Vede, irmãos, como quem recorre à Igreja em sua doença obtém a saúde do corpo e a remissão dos pecados. Se é
possível, pois, encontrar este duplo benefício na Igreja, por que há infelizes que se empenham em causar mal a si
mesmos, procurando os mais variados sortilégios: recorrendo a encantadores, a feitiçarias em fontes e árvores,
amuletos, charlatães, videntes e adivinhos?

IV

Como disse há pouco, exortai vossos filhos e parentes a viver uma vida pura, justa e sóbria. Não só com palavras mas
também com a força do bom exemplo.

Antes de mais nada, onde quer que estejais, em casa, em viagem, comendo ou em reuniões, não profira vossa boca
palavras torpes e obscenas, e exortai os vizinhos e vossos próximos a que falem sempre o que é bom e belo, e não
palavras más ou maledicência. Evitai as danças organizadas nas festas religiosas, com suas canções torpes e
obscenas: a língua, com a qual o homem deveria louvar a Deus, é então usada para ferir a si mesmo.

Esses infelizes e miseráveis que, sem vergonha e sem temor, promovem seus bailes e danças bem diante das próprias
basílicas dos santos, tendo vindo à igreja como cristãos, dela saem como pagãos: pois tais bailes são restos de
paganismo. E dizei-me que tipo de cristão é esse que veio à igreja para orar, mas se esquece da oração e não se
envergonha de entoar cânticos sacrílegos pagãos. Considerai ainda, irmãos, se é justo que a boca cristã, que recebe o
próprio corpo de Cristo, entoe cânticos obscenos, um veneno do diabo.

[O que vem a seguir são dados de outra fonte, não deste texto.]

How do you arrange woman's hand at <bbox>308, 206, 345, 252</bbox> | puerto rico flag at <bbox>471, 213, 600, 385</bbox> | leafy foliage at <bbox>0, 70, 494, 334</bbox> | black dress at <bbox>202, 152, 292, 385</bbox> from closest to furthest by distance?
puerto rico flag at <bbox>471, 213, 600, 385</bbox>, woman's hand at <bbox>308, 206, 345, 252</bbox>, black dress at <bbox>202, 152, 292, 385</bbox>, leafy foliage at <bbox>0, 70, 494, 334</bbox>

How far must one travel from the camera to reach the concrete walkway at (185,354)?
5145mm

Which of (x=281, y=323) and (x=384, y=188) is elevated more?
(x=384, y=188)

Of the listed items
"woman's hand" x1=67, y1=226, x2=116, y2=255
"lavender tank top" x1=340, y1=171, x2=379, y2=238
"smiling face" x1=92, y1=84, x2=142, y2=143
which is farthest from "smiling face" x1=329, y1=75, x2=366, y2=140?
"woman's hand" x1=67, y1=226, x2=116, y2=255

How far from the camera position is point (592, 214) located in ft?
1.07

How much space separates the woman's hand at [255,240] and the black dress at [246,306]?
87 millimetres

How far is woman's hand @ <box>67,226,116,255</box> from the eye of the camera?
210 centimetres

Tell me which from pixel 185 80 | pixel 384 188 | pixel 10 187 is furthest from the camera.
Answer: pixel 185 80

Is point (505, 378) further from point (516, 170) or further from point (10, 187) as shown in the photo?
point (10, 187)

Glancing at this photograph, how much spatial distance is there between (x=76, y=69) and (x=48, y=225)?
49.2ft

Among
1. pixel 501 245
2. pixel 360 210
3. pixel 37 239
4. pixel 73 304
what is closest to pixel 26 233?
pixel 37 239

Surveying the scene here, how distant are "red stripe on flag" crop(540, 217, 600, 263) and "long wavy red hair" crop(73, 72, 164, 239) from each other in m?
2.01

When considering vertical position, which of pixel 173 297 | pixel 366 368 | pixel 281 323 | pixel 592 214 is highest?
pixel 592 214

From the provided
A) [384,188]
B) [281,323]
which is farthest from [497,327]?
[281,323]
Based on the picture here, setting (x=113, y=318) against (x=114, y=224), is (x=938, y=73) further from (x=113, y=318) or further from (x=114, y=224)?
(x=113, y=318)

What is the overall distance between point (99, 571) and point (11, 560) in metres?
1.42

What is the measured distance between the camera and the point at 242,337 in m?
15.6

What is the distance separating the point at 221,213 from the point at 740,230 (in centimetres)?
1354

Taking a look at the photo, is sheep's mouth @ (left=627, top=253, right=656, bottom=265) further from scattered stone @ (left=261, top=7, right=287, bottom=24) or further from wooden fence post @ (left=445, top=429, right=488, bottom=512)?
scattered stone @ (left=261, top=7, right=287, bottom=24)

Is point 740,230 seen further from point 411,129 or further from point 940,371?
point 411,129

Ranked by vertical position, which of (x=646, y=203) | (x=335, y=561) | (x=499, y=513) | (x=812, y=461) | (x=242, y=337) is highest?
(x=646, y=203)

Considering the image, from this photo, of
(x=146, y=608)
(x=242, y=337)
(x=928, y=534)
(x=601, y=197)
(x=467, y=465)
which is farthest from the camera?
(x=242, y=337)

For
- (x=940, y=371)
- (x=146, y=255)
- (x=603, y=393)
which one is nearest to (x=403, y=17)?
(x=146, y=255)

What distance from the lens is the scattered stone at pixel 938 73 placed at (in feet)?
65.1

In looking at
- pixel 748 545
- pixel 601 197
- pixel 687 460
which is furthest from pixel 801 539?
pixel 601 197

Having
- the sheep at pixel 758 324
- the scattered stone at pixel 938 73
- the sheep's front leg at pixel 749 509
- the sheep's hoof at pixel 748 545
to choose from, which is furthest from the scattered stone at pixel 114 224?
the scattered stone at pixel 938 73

E, principalmente, fazei aos outros tudo o que quiserdes que os outros vos façam, e não façais aos outros o que não
quiserdes que vos façam. Se cumprirdes isto, podereis preservar vossas almas de todo o pecado. E todos, mesmo
aqueles que são analfabetos, devem guardar estas duas sentenças na memória e, com a ajuda de Deus, podem e
devem pô-las em prática.

E ainda que eu creia que, com a ajuda de Deus e graças a vossos esforços, erradicados estão daqui aqueles
desgraçados costumes herdados do paganismo, no entanto, se ainda souberdes de alguém que pratique a torpeza
sordidíssima das annicula ou do cervulus [2] , repreendei-o severamente para que se arrependa de ter cometido
sacrilégio. E, se conhecerdes quem ainda lança clamores à lua nova, exortai-o e mostrai-lhe quão grande é este
pecado de ousar confiar-se à proteção da lua - que, simplesmente, por ordem de Deus, esconde-se de tempos em
tempos - por meio de seus gritos e imprecações sacrílegas.

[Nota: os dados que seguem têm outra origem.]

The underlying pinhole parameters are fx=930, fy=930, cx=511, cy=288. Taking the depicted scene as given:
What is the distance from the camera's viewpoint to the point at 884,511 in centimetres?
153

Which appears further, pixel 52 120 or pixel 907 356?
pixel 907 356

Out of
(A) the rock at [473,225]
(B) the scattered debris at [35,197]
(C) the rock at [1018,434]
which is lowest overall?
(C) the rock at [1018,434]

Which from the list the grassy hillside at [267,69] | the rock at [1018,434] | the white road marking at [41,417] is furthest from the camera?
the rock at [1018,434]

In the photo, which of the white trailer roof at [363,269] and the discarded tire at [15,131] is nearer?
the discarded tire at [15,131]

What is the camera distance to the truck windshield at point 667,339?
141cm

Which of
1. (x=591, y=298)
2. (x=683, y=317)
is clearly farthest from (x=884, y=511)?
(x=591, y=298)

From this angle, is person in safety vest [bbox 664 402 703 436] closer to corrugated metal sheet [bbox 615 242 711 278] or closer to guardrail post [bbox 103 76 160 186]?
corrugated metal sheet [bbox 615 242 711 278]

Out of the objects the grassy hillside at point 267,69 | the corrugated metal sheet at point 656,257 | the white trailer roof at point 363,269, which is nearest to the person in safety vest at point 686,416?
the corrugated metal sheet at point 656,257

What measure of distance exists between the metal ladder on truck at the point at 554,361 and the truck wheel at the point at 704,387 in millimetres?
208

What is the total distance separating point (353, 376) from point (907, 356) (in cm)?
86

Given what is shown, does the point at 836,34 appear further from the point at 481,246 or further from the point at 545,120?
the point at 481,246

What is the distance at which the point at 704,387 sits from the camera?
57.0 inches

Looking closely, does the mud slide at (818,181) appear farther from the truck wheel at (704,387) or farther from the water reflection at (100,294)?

E se virdes alguém dirigir votos junto a fontes ou a árvores e ir procurar, como já dissemos, charlatães, videntes e
adivinhos, pendurar no próprio pescoço - ou no de outros - amuletos diabólicos, talismãs, ervas ou âmbar, repreendei-
o duramente, dizendo que quem cometer estes males perderá a consagração do Batismo.

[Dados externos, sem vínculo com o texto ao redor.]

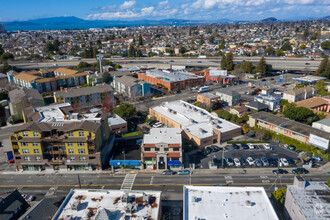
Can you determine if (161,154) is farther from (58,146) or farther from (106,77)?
(106,77)

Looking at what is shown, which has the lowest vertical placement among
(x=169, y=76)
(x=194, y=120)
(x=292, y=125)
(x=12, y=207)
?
(x=12, y=207)

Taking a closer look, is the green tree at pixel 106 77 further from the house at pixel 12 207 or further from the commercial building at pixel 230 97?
the house at pixel 12 207

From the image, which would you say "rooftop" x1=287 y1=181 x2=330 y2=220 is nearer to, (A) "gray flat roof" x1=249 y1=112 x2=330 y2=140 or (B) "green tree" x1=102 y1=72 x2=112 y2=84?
(A) "gray flat roof" x1=249 y1=112 x2=330 y2=140

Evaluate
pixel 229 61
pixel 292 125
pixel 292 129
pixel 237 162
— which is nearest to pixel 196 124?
→ pixel 237 162

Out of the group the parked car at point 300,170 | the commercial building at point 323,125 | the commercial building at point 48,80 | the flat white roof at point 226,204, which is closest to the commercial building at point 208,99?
the commercial building at point 323,125

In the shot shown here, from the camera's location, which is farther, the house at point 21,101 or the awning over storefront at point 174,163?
the house at point 21,101

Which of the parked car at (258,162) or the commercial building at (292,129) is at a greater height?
the commercial building at (292,129)
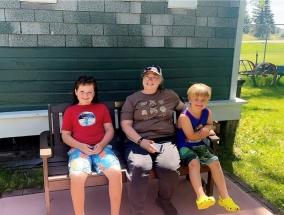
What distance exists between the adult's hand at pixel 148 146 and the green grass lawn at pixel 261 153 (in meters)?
1.35

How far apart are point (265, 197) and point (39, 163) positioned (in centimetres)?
261

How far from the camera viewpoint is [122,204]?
113 inches

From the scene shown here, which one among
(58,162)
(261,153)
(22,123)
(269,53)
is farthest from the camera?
(269,53)

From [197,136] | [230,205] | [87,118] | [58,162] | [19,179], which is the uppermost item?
[87,118]

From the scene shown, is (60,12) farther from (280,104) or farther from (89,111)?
(280,104)

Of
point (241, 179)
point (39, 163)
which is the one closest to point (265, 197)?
point (241, 179)

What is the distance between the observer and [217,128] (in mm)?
3322

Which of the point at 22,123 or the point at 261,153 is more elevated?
the point at 22,123

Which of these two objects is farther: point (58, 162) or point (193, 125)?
point (193, 125)

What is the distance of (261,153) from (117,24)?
103 inches

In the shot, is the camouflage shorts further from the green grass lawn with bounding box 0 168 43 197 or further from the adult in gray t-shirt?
the green grass lawn with bounding box 0 168 43 197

Ouvi dizer que ainda há certos homens e mulheres tão assolados pelo diabo que, às quintas-feiras, não fazem eles
seus trabalhos nem elas fiam. Diante de Deus e de seus anjos, nós os admoestamos: todo aquele que persistir nessas
observâncias, e não expiar por dura e longa penitência esse grave sacrilégio, será condenado ao fogo em que arde o
demônio. Esses infelizes e miseráveis que não trabalham às quintas-feiras, em honra de Júpiter, são os mesmos, não
duvido, que não temem nem se envergonham de trabalhar aos domingos. Se conhecerdes algum desses tais,
repreendei-o duramente e, se ele não quiser se emendar, não o admitais em vossa mesa nem em vosso trato. Se são
vossos escravos, castigai-os com o açoite: que temam a chaga do corpo, já que não se preocupam com a salvação de
sua alma.

Nós, caríssimos irmãos, conscientes de nossa responsabilidade, advertimo-vos com solicitude paterna: se de bom
grado nos ouvirdes, dar-nos-eis uma grande alegria e chegareis felizmente ao reino de Cristo. Que Ele se digne vo-lo
conceder, Ele que, com o Pai e o Espírito Santo, vive e reina pelos séculos dos séculos. Amém.

[1] . O texto latino encontra-se em CCL 103, Sermones Sancti Caesarii Arelatensis - Pars Prima, studio D. Germani
Morin O.S.B., ed. altera, Turnholti, Brepols, 1953.

[2] . Cervulus e annicula - facere ou exercere cervulum ou agniculas -eram práticas pagãs que envolviam fantasias
(de cervo/cordeirinha). Em outro sermão - 129,2 - , Cesário investe duramente contra o hábito - próprio das calendas
de janeiro - de fazer cervulum: os que assim procedem, querem não só se vestir de animal, mas transformar-se em
animal ("Qui cervulum facientes in ferarum se uelini habitus commutari").